• Given task
Can you extend the excerpt on the CDM and its adapted FRBR model, starting right after its final sentence?

• Text excerpt
※

The creation process of a document/object can also be formalized in the CDM through the identification of a TEMPORAL ENTITY (e.g., DOSSIER or EVENT) related to it.
The DOSSIER class is a container class referring to a timespan during which a procedure of the institution can extend. For example, it can refer to timespans during which cases at court (cdm:case_court) or joint declarations (cdm:joint-declaration) , for example, can take place. The DOSSIER class is related to, and sometimes must contain at least one EVENT, like the cdm:case_court we illustrate below. Indeed, the EVENT class refers to precise moments in time related to the realization of procedures and that were then documented.
The CDM is partially based on the model of Functional Requirements for Bibliographic Record (FRBR) published by the International Federation of Library Associations. The FRBR proposes 4 concepts to formalize relations between bibliographic entities: WORK, EXPRESSION, MANIFESTATION, and ITEM. It is otherwise known as the WEMI-Model (IFLA, n.d.). We tailored this WEMI model to match the CDM’s purpose, which means the EXPRESSION and ITEM entities differ from their original description.
- A WORK corresponds to the abstract idea of an intellectual or artistic content. For example, it can refer to a legal resource such as the Official Journal, case law, consolidated legislation, and other legal and legislative publications, without referring to a particular EXPRESSION of it.
- An EXPRESSION corresponds to the language used for editing a WORK.
- A MANIFESTATION is the embodiment of an EXPRESSION of a WORK. In our legal resource case, it can refer for example to the PDF format (MANIFESTATION) used to issue the text in English (EXPRESSION) of the Official Journal (WORK).
- An ITEM is a single exemplar of a manifestation. In our case, it can refer to one specific issue in a physical format (ITEM), usually identified by a cataloguing number, of the Official Journal (WORK). It can take the form of a physical copy of the journal (MANIFESTATION) that contains text in English (EXPRESSION) and that has unique DOI. As mentioned on the IFLA webpage, “Cataloguing is generally done, based on an item directly available to a cataloguer” (IFLA, n.d.).
That way, our adapted FRBR model entails that an ITEM belongs to 1 or N MANIFESTATION(S), which itself/themselves manifest(s) exactly 1 EXPRESSION that belongs to exactly 1 WORK.
We can further illustrate our adaptation of the FRBR model with an excerpt of the metadata associated with the published issue L_202400568 of the Official Journal:
The CDM uses this WEMI architecture as the foundation for a more complex model representation of publications. Indeed, each of these abstract concepts are more precisely described in the scope of the European publications through the CDM.
For example, the WORK class displays about 250 subclasses to account for the different types of publications that can be issued by the EU’s institutions. We only display an excerpt of these subclasses of WORK to illustrate the diversity of publications that can be described with the CDM. These subclasses are not fixed and can evolve according to changes in the businesses’ needs.
Though less extensively, the EXPRESSION, MANIFESTATION and ITEM classes are also more detailed than WEMI’s basic architecture to accommodate the Publications Office’s needs.

※

Records of questions about scenes:
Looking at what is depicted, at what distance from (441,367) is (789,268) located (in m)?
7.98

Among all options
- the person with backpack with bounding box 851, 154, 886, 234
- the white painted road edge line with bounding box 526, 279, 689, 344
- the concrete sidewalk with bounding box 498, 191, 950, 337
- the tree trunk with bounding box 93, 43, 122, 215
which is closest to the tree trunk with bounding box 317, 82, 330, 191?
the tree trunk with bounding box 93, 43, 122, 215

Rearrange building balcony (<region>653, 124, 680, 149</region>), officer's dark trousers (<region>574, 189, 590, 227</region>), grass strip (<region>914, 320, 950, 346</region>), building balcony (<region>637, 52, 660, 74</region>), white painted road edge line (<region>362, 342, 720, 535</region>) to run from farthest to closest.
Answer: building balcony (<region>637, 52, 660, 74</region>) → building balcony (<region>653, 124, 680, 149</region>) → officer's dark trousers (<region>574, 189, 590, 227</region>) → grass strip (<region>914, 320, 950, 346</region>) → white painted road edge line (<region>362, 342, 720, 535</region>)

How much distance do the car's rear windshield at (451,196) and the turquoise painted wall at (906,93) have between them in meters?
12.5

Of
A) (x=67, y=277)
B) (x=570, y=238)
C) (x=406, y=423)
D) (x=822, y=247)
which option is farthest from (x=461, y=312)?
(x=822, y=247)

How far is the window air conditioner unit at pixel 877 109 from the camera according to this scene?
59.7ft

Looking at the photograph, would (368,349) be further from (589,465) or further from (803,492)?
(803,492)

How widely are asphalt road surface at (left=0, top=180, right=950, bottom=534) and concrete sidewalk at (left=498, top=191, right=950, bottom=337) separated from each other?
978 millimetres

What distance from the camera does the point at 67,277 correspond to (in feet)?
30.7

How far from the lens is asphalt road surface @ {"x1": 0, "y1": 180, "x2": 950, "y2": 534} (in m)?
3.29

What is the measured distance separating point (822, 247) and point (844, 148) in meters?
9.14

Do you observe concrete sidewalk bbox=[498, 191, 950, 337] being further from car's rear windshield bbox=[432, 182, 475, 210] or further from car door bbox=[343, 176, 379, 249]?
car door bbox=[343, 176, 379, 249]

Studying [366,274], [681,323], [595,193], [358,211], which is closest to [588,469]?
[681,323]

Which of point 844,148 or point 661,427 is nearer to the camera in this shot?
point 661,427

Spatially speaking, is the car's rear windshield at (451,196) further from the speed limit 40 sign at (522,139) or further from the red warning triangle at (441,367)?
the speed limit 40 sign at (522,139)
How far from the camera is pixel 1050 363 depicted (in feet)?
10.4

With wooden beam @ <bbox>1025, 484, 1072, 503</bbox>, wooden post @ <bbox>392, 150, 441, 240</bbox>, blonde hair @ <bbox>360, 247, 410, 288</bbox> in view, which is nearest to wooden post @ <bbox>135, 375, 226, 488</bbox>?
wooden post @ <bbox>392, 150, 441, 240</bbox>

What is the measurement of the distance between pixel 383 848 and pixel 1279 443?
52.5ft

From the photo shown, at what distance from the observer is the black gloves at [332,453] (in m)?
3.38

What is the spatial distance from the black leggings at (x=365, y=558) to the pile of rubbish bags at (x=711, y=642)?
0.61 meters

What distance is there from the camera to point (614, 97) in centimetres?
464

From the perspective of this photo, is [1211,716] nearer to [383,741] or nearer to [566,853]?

※

• The response
The CDM also relies on authority tables (otherwise known as Name Authority Lists (NALs) ) that “help harmonize and standardize the codes and associated labels used in various environments” (Publications Office of the European Union, n.d.). NALs allow for the creation of a controlled vocabulary to reduce linguistic variations and/or orthographic variations, as well as variations, ambiguities, and redundancy of acronyms across institutions.
The NALs are concepts defined with resource IRI such as:
For example, we mentioned the AGENT cdm:country earlier. This agent is constrained in the CDM as having a skos:inScheme value corresponding to the following authority list:
Any metadata in the Cellar that corresponds to the concept cdm:country has to respect encoding standards defined in the authority table. That way, we avoid as many variations in the metadata as there are ways to refer to a given country across languages (e.g., Belgium, Belgique, Bélgica, etc.) or across possible acronyms (e.g., BE, BEL, etc.).
These authority lists are also used, for example, for metadata referring to languages, corporate bodies, institutions, types of procedures or treaty classification.
How do properties create links between concepts?
As an OWL ontology, the CDM allows to create as many properties as needed to fully describe the many interactions between concepts. Currently, there are approximately 1000 relations between the objects described in the CDM.
This allows for metadata to be connected in the Cellar in both inferred and non-inferred way.
For example, in Cellar, the metadata may say that “advocate general Y delivers case law X”. If we suppose that the AGENT and the WORK are connected in a non-inferred way: this means that the link between the two objects is obtained directly from the metadata of the document ingested in the Cellar.
Then, because there is an inverse object property defined for cdm:delivers in the CDM (cdm:delivered_by) Cellar will also be able to infer the following statement “case law X is delivered by advocate general Y”.
That way, it is possible to retrieve the information for the case law X coming from the agent’s metadata, but it is also possible to retrieve the agent’s information coming from the case law metadata.
How do properties shape metadata?
In addition to object properties, OWL ontologies also allow the definition of data properties. These properties describe the type of data that is expected for a given concept.
For example, in the CDM the data property cdm:case-law_affaire_year specifies that this metadata has a domain (i.e., the subject of the data property) that is cdm:case-law and a range (i.e., the value of this property) that is xsd:gYear. In other words, to associate a year of the affaire to a case law, the value needs to be expressed in an xsd:gYear format, and this constraint comes directly from the CDM rules.
We have approximately 900 data properties in the CDM.
What is cardinality in the CDM?
As mentioned in the previous sections, properties can define relationships between concepts and constrain the format of metadata according to specific rules defined in the CDM. Another possibility that the CDM gives is to define cardinality for properties.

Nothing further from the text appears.